Jawbone value drops by more than half on new equity raising

Test of market shows retreat in worth of some private tech groups

Jawbone, the struggling maker of fitness tracking devices, revealed on Friday that it had shored up its finances with $165m in new equity, though at less than half the $3.3bn valuation of its previous investment round.
The funding is one of the first public confirmations of a sharp retreat in the values of some private tech companies, even as it boosts Jawbone’s own chances of surviving a downdraft that has hit the private markets.
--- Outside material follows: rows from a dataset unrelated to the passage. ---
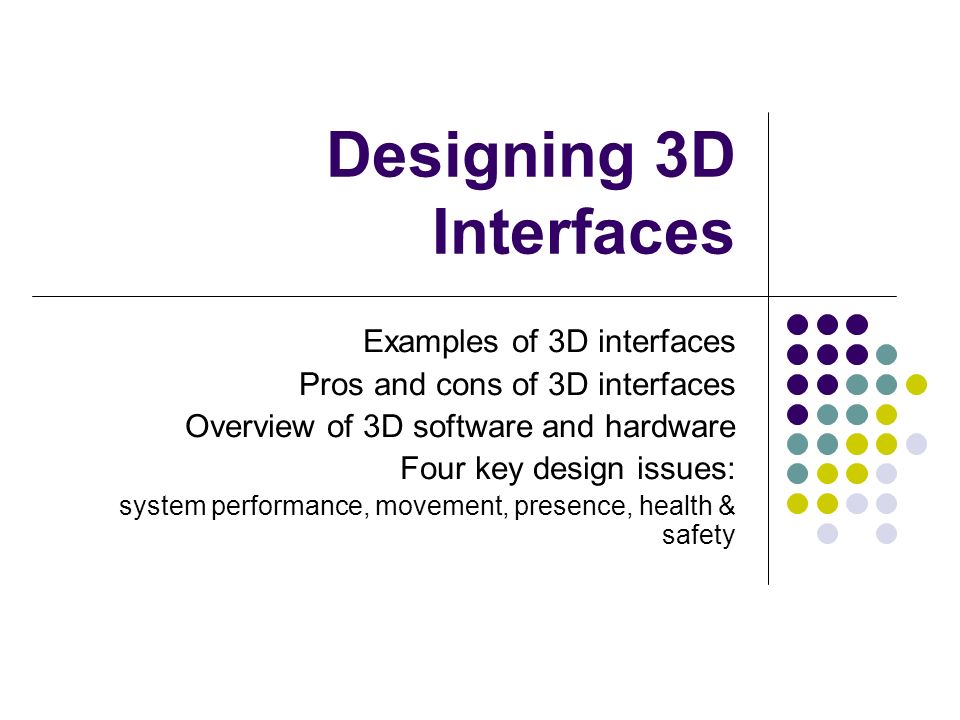 Designing 3D Interfaces

Examples of 3D interfaces
Pros and cons of 3D interfaces
Overview of 3D software and hardware
Four key design issues:
system performance, movement, presence, health & safety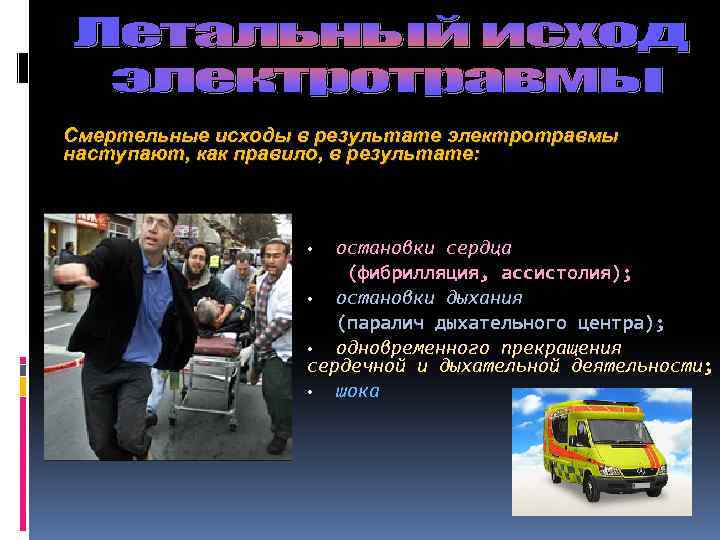 Летальный исход электротравмы

Смертельные исходы в результате электротравмы наступают, как правило, в результате:

• остановки сердца
(фибрилляция, ассистолия);
• остановки дыхания
(паралич дыхательного центра);
• одновременного прекращения сердечной и дыхательной деятельности;
• шока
“The ripple effects are going to be felt throughout the private companies, there’s going to be a lot of resetting,” Hosain Rahman, chief executive, said in an interview with the FT.
While suffering from the waning appetite for so-called unicorns, or private companies worth more than $1bn, Jawbone has also struggled to set itself apart in a “wearables” market awash with devices that often do little more than track steps.
The prospect that the red-hot private market will suddenly cool has prompted fears that many tech companies will find it hard to retain workers. Employees lack the protections for their personal stock that venture capitalists and others are given, leaving them particularly exposed to a decline.
Mr Rahman said Jawbone’s investors had agreed to what he called an “unprecedented” compensation arrangement for the company’s workers, giving them extra stock to make up for the dilution in their shares that would otherwise have come from the new round.
They will still suffer from the slump in Jawbone’s value, which has taken it from $3.3bn to only $1.5bn, but will not experience the kind of extra hit seen by employees at companies like Good Technology.
Some shareholders in the mobile technology company sued after the company was sold to BlackBerry at a knockdown price last year, leaving ordinary shareholders, including employees, with less than 10 per cent of the proceeds of the sale.
Jawbone, meanwhile, is betting that a new family of products this year will help it win back market share in fitness trackers, as users look for more reliable devices capable of accurately measuring important health indicators like heart rate. Mr Rahman said the move deeper into tracking vital health signs will make 2016 “the year of accuracy” and benefit companies like Jawbone that have invested in more advanced sensors and other technology.
The private company, which has now raised around $1bn in its life, is also looking to monetise its intellectual property through the courts, having sued publicly traded rival Fitbit last year. It has “a war chest of 2,800 IP assets in the space”, said Mr Rahman, though he refused to say whether it was planning a wider legal campaign against other wearables makers.
Jawbone’s patents have already helped to underpin its finances, enabling it to raise $250m last year in a convertible note from mutual fund BlackRock that was secured on the company’s intellectual property.